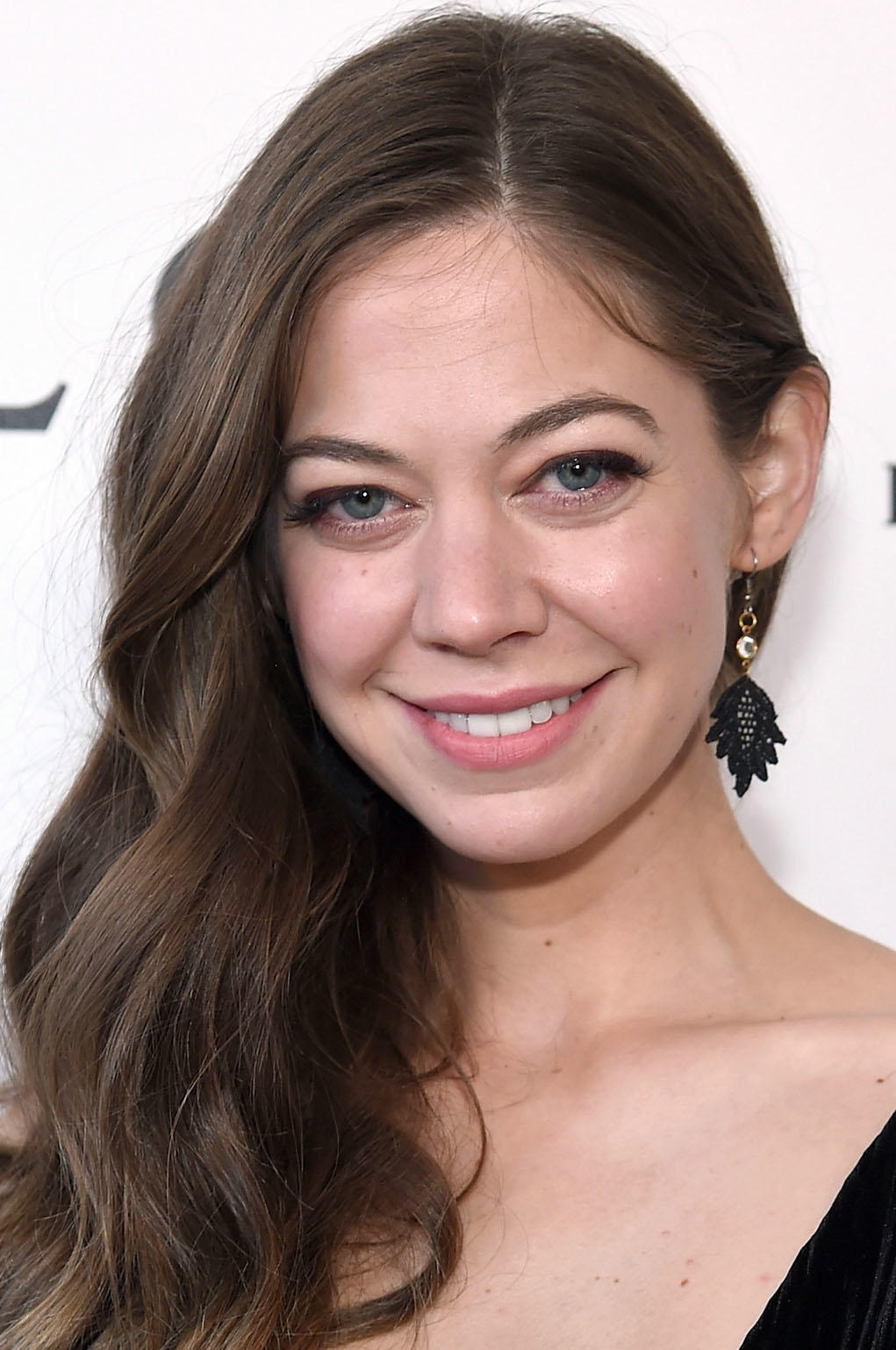 Annaleigh Tipton at the 26th annual Elton John AIDS Foundation Academy Awards viewing party in West Hollywood, California.
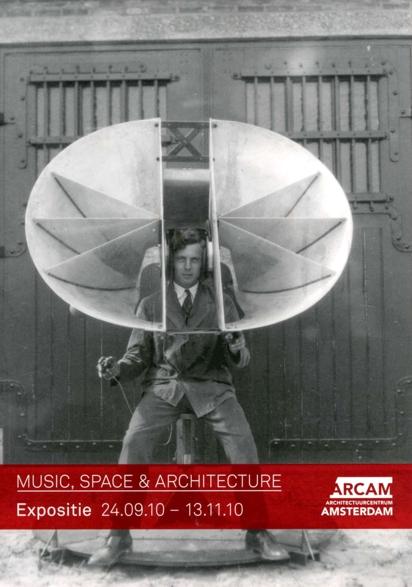 ArcamMusicspaceArchitecture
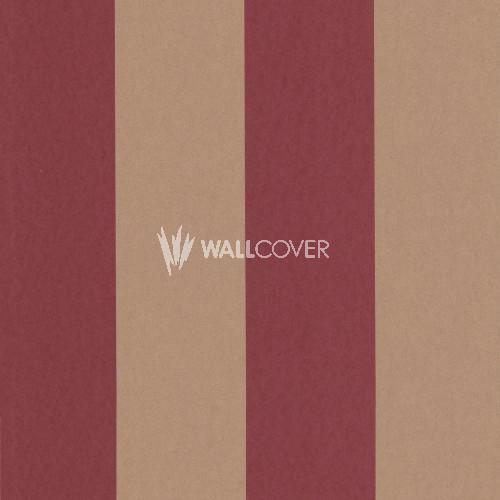 361734 Strictly Stripes Vol. 5 Rasch-Textil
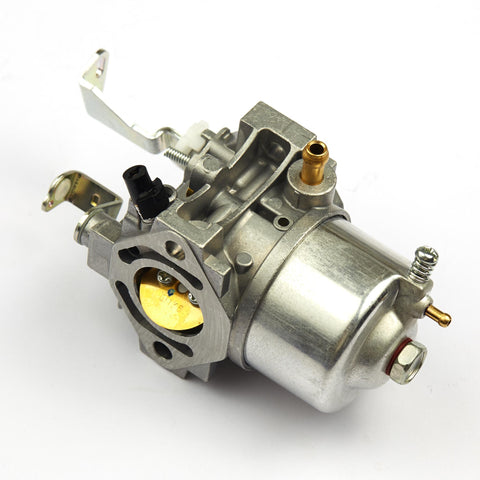 Briggs & Stratton 715670 Carburetor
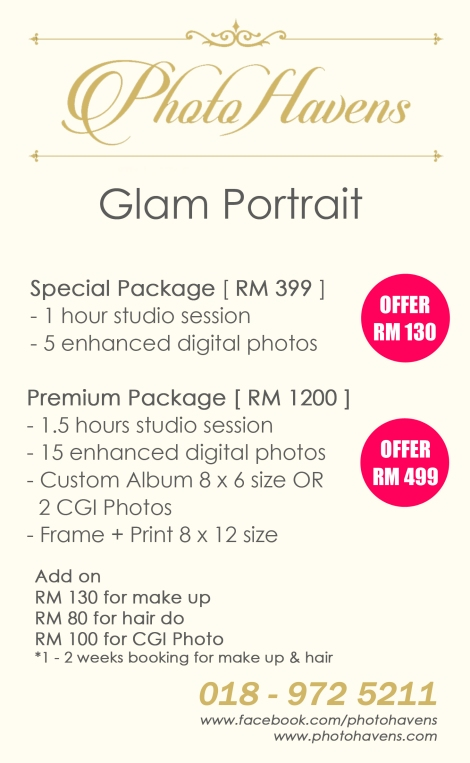 corporate-glamour-packages-copy
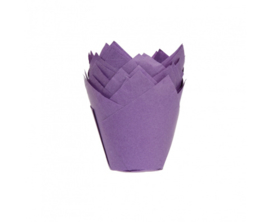 Muffin Tulp cups - paars 36st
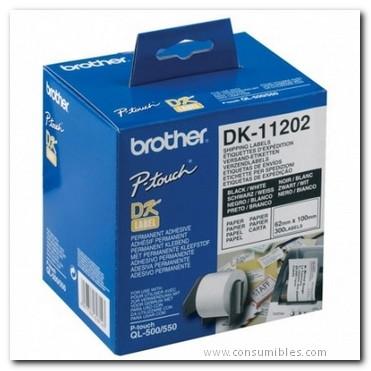 Rotuladoras BROTHER ETIQUETA 300 UD 62X100 MM NEGRO/BLANCO DK11202
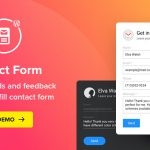 Download Free Contact Us Form v2.0.0 - WordPress Contact Form Plugin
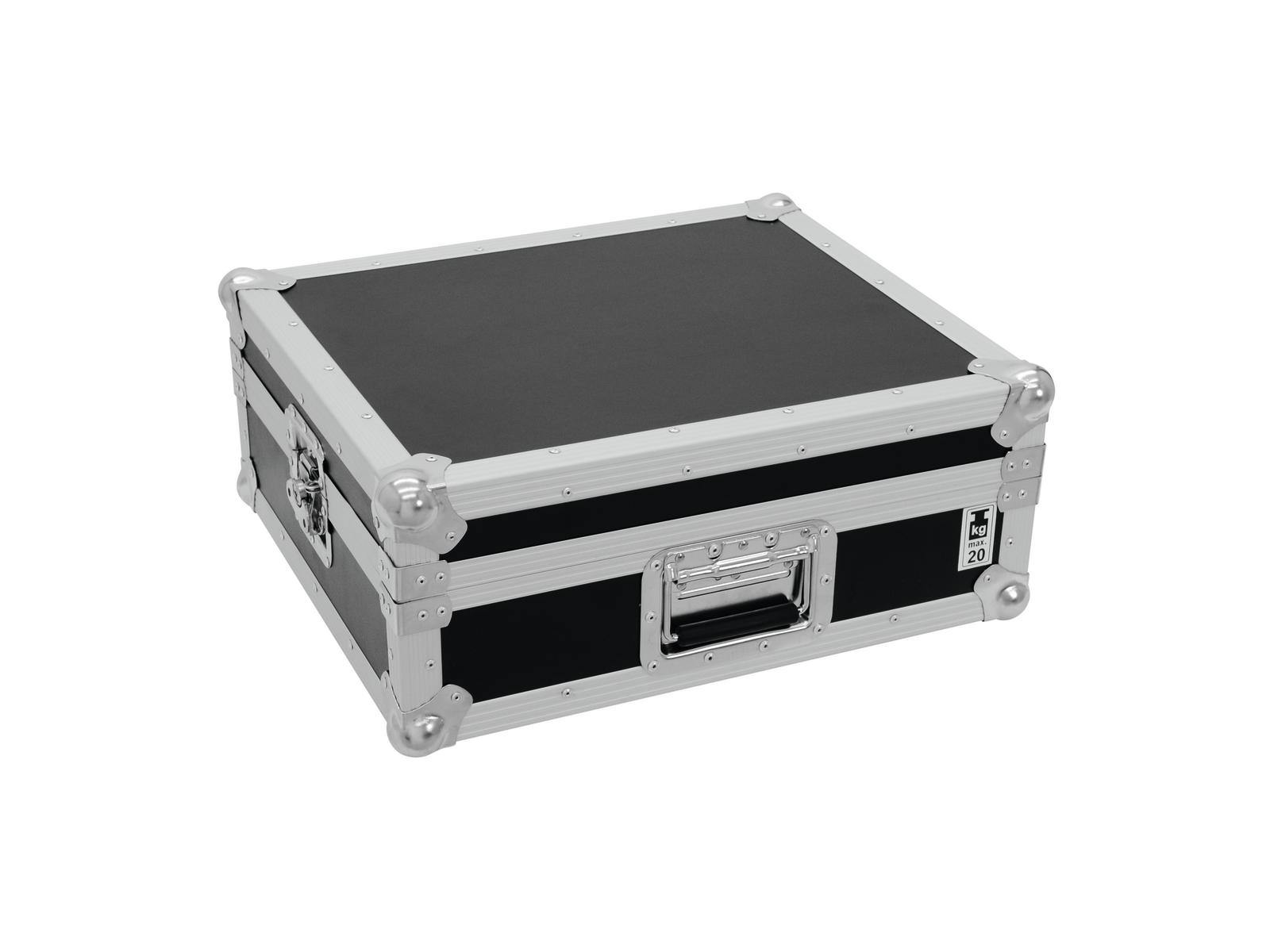 ROADINGER Plattenspieler-Case Tour Pro schwarz -B-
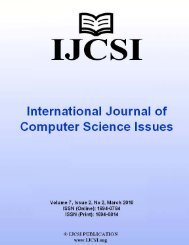 IJCSI proceedings are currently indexed by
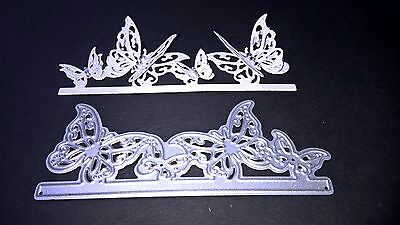 Butterfly Border Metal Cutting Die Stencil Scrapbooking Album Embossing Craft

_AIM OF THE TASK_
Everything from the line holding "ArcamMusicspaceArchitecture" through the last line of the listing should be written out exactly, except for the pictures.

_TASK RESULT_
 ArcamMusicspaceArchitecture
 361734 Strictly Stripes Vol. 5 Rasch-Textil
 Briggs & Stratton 715670 Carburetor
 corporate-glamour-packages-copy
 Muffin Tulp cups - paars 36st
 Rotuladoras BROTHER ETIQUETA 300 UD 62X100 MM NEGRO/BLANCO DK11202
 Download Free Contact Us Form v2.0.0 - WordPress Contact Form Plugin
 ROADINGER Plattenspieler-Case Tour Pro schwarz -B-
 IJCSI proceedings are currently indexed by
 Butterfly Border Metal Cutting Die Stencil Scrapbooking Album Embossing Craft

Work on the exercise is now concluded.